For most of us, having a high blood pressure causes immediate concern because we are all too familiar with its possible complications and effects on the body. It is common knowledge for the majority that having a high blood pressure can result to malfunction and damage to major internal organs, disability, or even death from a fatal heart attack.

If your blood pressure drops to abnormally low levels, also known as hypotension, there are dangers just the same, and that’s why we need to know the symptoms and causes of low blood pressure. Hypotension, or the physiological state of abnormally low blood pressure, is something we should all be concerned about because just like hypertension, this can be a sign of serious disorders which can lead to organ damage and life threatening consequences.
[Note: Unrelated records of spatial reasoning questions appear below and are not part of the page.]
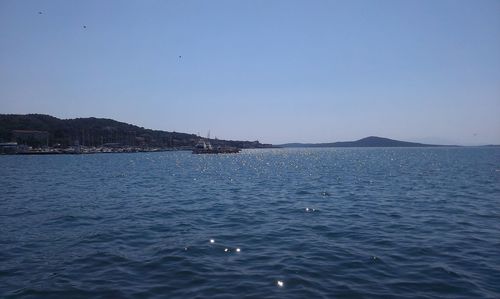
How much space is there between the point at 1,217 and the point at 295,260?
18.9 meters

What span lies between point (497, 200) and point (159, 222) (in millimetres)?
26172

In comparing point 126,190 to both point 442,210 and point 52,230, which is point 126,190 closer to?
point 52,230

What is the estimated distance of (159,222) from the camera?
21.0 metres

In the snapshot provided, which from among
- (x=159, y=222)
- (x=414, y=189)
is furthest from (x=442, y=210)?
(x=159, y=222)

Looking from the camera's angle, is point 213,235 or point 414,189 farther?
point 414,189

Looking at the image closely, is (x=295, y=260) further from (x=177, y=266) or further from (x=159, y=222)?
(x=159, y=222)

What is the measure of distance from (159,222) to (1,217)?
10025 mm

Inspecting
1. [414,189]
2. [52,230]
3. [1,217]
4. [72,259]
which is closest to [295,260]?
[72,259]

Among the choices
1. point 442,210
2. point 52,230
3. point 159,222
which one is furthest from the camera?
point 442,210

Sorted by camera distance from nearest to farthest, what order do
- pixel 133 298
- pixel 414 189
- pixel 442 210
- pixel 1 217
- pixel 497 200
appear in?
1. pixel 133 298
2. pixel 1 217
3. pixel 442 210
4. pixel 497 200
5. pixel 414 189


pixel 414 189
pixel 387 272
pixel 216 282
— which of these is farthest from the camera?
pixel 414 189

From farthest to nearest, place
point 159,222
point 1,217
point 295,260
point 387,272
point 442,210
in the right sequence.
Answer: point 442,210
point 1,217
point 159,222
point 295,260
point 387,272

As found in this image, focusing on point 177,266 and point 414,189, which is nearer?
point 177,266

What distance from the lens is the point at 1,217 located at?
74.3ft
In preventing the dangers of low blood pressure, the first thing you need to know is “how low can you go?” before it can be considered dangerous. Typically a blood pressure of 120/80 or 115/75 is considered ideal, so a blood pressure of 90/60 or 115/50 is considered lower than normal. However since this can vary from person to person depending on physical state (athletes and people in peak physical condition have a lower blood pressure) and a whole range of other factors, and in cases where you don’t have a way to measure the blood pressure, you’ll have to rely on the symptoms.
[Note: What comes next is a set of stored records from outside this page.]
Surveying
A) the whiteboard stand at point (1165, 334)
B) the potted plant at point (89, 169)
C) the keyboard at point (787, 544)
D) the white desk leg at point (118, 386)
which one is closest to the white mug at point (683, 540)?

Some of the most common signs of hypotension include dizziness, nausea, thirst, fatigue, lack of concentration, blurred vision, headache, light headedness, and irregular heart beat. While low blood pressure isn’t always serious, for good measure it would be best to see your doctor if you experience any of these symptoms just to be on the safe side.
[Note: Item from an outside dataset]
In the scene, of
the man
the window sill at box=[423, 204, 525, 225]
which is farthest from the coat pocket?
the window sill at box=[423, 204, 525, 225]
In general, the top medical conditions that you need to watch out for to prevent low blood pressure include:

Pregnancy – blood pressure drops during pregnancy because of the expansion of the circulatory system. This is expected, and the pre-pregnancy levels will return after giving birth

Dehydration – when you lose water, either by the use of diuretics or through exercise, your blood volume drops, and this causes low blood pressure which will manifest through weakness, dizziness, extreme thirst, and fatigue.

Blood loss – a decrease in blood volume can cause a sudden drop in blood pressure

Lack of nutrients – deficiency in vitamin B12 and folate prevents the body from producing enough red blood cells

Heart problems that prevent your body from circulating enough blood (bradycardia, heart valve problems etc.)

High blood pressure medications, endocrine problems, old age (above 65), severe infection and allergic reaction, and certain diseases like diabetes are also some of the risk factors. If you experience any of these symptoms or find yourself in any of the conditions mentioned, consult a medical practitioner right away.